-- begin --

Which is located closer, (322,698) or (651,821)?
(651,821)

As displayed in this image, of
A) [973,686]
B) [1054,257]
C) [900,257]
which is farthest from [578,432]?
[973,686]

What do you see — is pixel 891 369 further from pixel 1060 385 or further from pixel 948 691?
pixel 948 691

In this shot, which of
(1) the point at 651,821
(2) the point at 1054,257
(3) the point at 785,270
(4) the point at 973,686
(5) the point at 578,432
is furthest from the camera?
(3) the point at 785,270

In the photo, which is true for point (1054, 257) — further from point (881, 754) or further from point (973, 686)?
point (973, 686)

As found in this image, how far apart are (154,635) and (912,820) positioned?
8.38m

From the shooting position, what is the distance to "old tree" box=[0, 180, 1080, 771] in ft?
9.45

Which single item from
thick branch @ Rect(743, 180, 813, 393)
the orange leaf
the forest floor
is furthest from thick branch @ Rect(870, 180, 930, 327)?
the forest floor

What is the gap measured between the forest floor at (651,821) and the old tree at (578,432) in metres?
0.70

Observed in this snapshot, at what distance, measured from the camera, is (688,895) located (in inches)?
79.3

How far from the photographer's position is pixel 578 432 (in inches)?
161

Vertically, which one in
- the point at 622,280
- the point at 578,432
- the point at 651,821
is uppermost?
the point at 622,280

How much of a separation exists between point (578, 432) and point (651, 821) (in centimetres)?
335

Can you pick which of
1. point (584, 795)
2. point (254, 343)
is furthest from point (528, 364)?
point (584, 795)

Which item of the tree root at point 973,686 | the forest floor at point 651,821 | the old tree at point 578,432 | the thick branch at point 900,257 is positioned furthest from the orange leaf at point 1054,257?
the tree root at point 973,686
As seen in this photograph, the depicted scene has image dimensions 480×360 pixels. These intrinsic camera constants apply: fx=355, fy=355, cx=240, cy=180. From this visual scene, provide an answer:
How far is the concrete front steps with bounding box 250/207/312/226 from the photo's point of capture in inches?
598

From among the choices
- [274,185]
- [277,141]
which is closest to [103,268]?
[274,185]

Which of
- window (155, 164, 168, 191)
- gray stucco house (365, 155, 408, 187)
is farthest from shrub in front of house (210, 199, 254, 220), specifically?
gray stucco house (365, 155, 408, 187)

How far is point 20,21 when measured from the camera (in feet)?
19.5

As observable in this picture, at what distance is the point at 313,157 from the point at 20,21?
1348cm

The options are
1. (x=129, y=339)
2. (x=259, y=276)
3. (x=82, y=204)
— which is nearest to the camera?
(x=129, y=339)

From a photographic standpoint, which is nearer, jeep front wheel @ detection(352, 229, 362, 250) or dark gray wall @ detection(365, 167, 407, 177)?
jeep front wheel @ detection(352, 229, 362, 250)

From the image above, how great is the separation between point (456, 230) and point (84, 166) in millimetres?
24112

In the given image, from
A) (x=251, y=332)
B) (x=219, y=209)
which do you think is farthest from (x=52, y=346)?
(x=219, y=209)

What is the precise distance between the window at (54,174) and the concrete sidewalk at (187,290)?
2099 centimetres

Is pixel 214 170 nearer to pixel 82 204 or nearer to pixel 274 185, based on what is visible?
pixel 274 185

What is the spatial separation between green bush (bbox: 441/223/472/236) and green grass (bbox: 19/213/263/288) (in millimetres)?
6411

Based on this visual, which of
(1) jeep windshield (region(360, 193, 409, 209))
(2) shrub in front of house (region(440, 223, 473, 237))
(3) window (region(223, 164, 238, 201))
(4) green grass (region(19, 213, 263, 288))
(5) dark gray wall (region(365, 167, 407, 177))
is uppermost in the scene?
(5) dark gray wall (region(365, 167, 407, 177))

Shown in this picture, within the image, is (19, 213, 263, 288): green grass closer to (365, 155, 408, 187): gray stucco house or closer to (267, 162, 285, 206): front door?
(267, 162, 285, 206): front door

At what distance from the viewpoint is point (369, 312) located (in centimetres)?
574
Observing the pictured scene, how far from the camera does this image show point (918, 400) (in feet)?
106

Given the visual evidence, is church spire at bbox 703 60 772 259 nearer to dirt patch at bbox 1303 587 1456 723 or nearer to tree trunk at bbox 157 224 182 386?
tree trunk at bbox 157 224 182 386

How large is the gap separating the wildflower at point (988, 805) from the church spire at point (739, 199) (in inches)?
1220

-- end --
-- begin --

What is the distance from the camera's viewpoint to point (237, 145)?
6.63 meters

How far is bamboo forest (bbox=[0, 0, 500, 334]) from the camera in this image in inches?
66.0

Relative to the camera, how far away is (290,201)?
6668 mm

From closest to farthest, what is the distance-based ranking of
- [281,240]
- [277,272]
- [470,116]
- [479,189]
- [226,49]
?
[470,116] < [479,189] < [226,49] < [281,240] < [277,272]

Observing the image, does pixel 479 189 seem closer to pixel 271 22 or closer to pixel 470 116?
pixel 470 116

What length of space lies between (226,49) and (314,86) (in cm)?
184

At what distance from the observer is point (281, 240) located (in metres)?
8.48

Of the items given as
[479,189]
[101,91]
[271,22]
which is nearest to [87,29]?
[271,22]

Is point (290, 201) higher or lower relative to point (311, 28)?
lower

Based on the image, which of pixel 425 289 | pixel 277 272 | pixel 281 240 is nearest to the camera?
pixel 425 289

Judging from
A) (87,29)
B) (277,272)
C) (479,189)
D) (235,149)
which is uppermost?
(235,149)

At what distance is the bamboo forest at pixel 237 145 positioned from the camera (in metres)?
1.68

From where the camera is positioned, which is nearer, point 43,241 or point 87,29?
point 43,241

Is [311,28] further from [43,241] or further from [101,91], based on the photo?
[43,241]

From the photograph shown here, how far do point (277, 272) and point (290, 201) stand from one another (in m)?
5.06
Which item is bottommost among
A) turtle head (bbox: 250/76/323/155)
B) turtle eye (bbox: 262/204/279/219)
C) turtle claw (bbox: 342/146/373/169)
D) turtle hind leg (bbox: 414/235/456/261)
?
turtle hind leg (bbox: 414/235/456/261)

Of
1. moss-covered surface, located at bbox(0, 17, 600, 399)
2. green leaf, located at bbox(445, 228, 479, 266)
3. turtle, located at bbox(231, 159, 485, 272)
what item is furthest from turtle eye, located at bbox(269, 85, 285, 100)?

-- end --
-- begin --

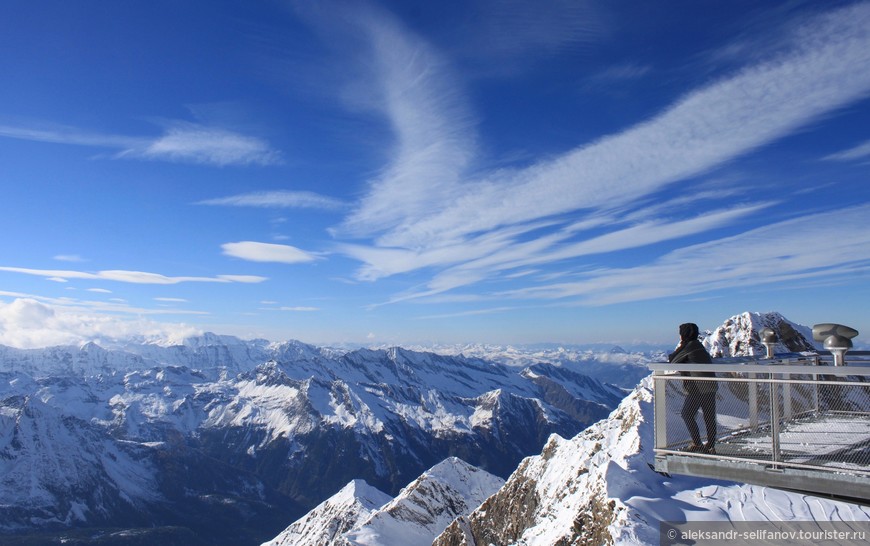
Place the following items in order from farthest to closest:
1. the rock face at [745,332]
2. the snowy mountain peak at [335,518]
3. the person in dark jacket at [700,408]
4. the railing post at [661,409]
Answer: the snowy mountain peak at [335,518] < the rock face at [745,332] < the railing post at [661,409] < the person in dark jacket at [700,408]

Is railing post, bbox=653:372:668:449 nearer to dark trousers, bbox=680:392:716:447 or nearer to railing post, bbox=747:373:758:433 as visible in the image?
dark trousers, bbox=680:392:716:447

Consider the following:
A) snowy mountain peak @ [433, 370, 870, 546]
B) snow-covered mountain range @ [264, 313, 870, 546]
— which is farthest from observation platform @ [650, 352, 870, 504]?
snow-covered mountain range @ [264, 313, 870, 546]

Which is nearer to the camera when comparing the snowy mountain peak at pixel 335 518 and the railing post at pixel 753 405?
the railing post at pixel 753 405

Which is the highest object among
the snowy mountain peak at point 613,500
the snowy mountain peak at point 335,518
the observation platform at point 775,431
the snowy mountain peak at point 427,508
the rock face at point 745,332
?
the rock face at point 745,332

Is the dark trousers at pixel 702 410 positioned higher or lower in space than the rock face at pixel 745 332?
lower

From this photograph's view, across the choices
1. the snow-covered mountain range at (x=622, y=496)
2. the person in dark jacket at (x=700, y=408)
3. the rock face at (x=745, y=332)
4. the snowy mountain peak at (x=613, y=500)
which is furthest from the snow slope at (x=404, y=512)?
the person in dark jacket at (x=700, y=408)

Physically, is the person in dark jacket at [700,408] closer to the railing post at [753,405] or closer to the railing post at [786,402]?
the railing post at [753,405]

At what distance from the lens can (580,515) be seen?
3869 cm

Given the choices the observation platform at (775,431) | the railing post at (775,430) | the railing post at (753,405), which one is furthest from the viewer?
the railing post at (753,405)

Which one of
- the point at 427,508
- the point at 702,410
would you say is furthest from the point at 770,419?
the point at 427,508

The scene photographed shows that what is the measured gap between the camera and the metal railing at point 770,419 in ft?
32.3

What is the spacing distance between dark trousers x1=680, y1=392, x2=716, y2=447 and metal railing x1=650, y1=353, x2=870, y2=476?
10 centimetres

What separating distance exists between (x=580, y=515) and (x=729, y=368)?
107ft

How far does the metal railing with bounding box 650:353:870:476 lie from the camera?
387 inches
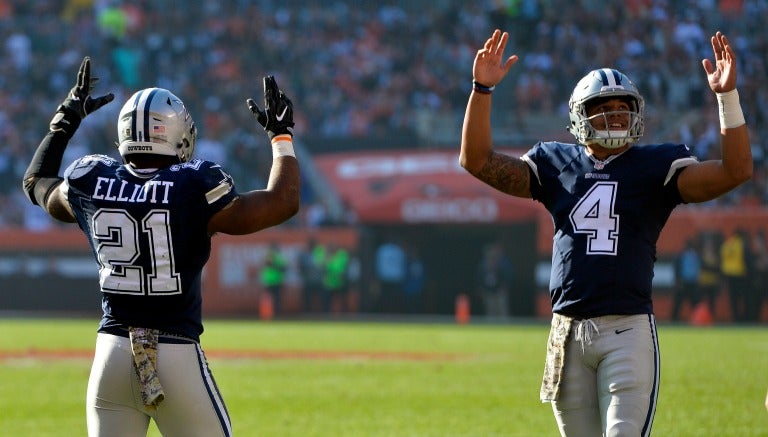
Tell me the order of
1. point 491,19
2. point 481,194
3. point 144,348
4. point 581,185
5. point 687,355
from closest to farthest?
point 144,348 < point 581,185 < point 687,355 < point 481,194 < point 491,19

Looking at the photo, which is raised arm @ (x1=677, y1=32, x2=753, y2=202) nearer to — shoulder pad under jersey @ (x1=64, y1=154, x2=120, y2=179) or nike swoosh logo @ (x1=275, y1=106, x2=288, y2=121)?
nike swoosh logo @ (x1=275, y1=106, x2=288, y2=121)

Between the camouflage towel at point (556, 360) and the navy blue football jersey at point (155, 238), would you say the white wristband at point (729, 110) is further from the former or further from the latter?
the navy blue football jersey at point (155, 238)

-- end --

WHAT TO PRODUCE>
Which lines of the rows above contain the word "millimetres"? Pick out and copy each of them, counting uppercase and lowercase as different.

REPLY TO THE TASK>
From the image above, how great is the separation between point (456, 230) and point (84, 166) in millimetres?
What is the spatial separation between green bush (bbox: 441/223/472/236) and green grass (bbox: 19/213/263/288) (in millimetres)?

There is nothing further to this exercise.